Así dice el Señor: «Alerta, vengan las naciones al valle de Josafat: allí me sentaré a juzgar a las naciones vecinas. Mano a la hoz, madura está la mies; vengan y pisen, lleno está el lagar. Rebosan las cubas, porque abunda su maldad. Turbas y turbas en el valle de la Decisión, se acerca el día del Señor en el valle de la Decisión. El sol y la luna se oscurecen, las estrellas retiran su resplandor. El Señor ruge desde Sion, desde Jerusalén alza la voz, tiemblan cielo y tierra. El Señor protege a su pueblo, auxilia a los hijos de Israel. Sabrán que yo soy el Señor, su Dios, que habita en Sion, mi monte santo. Jerusalén será santa y no pasarán por ella extranjeros. Aquel día, los montes manarán vino, los collados se desharán en leche, las acequias de Judá irán llenas de agua, brotará un manantial del templo del Señor, y engrosará el torrente de las Acacias. Egipto será un desierto, Edom se volverá árida estepa, porque oprimieron a los judíos, derramaron sangre inocente en su país. Pero Judá estará habitada por siempre, Jerusalén, de generación en generación. Vengaré su sangre, no quedará impune, y el Señor habitará en Sion».

Palabra de Dios


Salmo responsorial: Salmo 97(96),1-2.5-6.11-12.

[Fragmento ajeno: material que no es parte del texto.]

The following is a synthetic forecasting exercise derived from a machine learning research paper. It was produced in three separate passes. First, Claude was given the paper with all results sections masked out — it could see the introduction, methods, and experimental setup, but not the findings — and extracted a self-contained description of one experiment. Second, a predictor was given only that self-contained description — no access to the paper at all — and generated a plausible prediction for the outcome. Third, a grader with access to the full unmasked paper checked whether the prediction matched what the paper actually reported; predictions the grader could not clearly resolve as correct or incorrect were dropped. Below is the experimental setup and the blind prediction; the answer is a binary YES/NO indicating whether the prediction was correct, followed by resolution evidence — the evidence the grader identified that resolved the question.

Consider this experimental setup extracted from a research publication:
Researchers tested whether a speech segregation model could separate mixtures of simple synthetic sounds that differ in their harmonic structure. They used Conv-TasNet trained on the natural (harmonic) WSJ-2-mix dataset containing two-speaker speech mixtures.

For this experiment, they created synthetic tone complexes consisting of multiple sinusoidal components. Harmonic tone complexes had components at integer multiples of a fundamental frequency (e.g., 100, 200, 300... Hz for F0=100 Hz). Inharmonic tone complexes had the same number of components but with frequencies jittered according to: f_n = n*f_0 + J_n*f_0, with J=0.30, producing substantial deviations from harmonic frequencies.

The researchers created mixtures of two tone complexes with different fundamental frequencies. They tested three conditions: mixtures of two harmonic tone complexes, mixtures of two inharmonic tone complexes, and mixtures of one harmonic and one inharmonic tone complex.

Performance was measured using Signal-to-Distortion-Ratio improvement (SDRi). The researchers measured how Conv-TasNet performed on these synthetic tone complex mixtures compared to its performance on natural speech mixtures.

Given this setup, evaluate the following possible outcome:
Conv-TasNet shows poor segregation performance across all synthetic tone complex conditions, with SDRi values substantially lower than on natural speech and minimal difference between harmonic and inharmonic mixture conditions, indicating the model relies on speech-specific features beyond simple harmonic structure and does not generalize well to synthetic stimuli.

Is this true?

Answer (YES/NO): NO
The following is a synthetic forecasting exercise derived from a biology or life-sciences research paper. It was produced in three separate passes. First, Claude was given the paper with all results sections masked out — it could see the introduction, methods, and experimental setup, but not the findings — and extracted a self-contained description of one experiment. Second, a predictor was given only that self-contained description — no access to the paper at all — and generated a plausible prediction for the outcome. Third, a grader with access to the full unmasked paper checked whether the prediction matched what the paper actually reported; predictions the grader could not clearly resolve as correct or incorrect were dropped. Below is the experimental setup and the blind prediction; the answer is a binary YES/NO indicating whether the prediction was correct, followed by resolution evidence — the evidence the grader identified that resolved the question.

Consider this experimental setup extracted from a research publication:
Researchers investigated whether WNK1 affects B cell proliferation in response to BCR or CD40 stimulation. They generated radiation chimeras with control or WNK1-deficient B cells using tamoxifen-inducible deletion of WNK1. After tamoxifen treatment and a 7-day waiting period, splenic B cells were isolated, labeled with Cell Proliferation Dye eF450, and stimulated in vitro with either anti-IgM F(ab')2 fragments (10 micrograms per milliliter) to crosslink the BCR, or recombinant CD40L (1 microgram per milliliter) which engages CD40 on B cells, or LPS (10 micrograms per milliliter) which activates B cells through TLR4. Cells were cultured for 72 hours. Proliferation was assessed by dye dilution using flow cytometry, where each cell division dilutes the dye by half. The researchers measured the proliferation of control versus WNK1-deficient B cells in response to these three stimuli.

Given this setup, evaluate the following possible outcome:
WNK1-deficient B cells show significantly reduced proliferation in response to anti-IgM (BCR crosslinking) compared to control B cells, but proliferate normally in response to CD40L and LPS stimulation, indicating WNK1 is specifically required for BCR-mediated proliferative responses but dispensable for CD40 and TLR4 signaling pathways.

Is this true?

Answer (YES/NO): NO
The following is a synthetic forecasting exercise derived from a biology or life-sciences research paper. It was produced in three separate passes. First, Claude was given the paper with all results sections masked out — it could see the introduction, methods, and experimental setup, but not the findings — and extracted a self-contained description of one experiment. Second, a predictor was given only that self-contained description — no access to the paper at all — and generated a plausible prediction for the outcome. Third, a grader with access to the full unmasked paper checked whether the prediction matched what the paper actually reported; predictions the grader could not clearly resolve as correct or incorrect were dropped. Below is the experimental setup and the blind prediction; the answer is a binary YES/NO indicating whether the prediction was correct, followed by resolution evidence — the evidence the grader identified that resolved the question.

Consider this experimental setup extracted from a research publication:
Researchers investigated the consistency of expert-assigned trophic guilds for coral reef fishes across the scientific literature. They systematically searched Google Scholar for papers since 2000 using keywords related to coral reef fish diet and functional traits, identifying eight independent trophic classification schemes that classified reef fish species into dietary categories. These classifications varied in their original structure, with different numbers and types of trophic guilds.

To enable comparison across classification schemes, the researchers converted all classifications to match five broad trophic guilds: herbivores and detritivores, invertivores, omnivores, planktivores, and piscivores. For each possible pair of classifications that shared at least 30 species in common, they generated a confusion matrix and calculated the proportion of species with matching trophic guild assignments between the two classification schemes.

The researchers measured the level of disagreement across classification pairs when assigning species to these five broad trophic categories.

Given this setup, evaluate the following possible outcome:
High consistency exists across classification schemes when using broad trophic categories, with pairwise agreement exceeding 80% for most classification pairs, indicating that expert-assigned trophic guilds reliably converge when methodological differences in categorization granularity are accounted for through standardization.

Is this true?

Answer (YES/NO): NO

R./ Alégrense, justos, en el Señor y alaben su santo nombre.

¡El Señor reina! Alégrese la tierra, regocíjense las islas incontables. Nubes y tinieblas lo rodean; la Justicia y el Derecho son la base de su trono.
R./ Alégrense, justos, en el Señor y alaben su santo nombre.

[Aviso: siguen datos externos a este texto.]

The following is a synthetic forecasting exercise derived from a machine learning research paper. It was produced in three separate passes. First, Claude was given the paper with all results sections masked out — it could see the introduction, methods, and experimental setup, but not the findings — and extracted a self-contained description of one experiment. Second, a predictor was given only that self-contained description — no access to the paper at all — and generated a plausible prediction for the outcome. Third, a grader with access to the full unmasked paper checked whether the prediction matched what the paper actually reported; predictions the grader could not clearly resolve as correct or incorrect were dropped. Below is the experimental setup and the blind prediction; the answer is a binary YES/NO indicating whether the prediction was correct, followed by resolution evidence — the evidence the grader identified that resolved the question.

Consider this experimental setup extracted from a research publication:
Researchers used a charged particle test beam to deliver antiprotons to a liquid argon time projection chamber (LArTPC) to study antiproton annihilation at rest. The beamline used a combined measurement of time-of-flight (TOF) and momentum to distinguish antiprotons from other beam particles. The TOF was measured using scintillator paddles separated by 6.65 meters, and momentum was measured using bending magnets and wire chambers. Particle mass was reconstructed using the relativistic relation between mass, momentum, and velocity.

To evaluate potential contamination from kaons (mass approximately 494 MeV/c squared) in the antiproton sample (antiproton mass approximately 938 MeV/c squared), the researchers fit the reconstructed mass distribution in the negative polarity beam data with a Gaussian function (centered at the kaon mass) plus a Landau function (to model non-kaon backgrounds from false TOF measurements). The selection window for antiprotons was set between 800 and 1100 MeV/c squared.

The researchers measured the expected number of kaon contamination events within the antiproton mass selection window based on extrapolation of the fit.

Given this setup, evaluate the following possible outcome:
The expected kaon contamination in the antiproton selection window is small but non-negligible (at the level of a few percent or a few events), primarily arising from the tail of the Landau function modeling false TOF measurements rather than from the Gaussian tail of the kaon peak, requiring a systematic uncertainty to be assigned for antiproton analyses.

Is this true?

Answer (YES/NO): NO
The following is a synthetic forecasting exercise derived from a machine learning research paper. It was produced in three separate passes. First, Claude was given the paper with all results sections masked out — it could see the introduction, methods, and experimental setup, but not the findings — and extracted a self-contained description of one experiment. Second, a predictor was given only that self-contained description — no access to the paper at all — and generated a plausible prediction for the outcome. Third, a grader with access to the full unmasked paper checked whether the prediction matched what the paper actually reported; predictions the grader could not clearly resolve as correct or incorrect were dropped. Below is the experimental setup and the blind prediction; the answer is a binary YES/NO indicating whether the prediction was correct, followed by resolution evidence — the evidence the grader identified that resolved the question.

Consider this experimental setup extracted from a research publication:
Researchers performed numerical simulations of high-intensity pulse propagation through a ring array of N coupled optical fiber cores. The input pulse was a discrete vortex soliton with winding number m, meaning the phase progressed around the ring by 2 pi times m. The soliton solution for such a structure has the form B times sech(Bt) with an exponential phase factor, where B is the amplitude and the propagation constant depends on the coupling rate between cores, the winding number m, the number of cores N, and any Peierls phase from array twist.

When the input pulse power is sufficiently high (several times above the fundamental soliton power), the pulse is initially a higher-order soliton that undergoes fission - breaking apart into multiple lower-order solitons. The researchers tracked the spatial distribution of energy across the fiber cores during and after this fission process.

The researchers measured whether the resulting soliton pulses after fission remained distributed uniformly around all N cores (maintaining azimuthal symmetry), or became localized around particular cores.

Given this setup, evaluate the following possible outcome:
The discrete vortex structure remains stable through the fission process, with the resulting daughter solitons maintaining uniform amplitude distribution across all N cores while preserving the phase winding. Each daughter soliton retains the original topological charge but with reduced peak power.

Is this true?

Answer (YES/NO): NO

Las montañas se derriten como cera delante del Señor, que es el dueño de toda la tierra.
R./ Alégrense, justos, en el Señor y alaben su santo nombre.

Los cielos proclaman su justicia y todos los pueblos contemplan su gloria. Nace la luz para el justo, y la alegría para los rectos de corazón. Alégrense, justos, en el Señor y alaben su santo nombre.
R./ Alégrense, justos, en el Señor y alaben su santo nombre.


Lectura del santo evangelio según san Lucas (11,27-28)

En aquel tiempo, mientras Jesús hablaba a la gente, una mujer entre el gentío levantó la voz, diciendo: «Dichoso el vientre que te llevó y los pechos que te criaron». Pero él repuso: «Mejor, dichosos los que escuchan la palabra de Dios y la cumplen».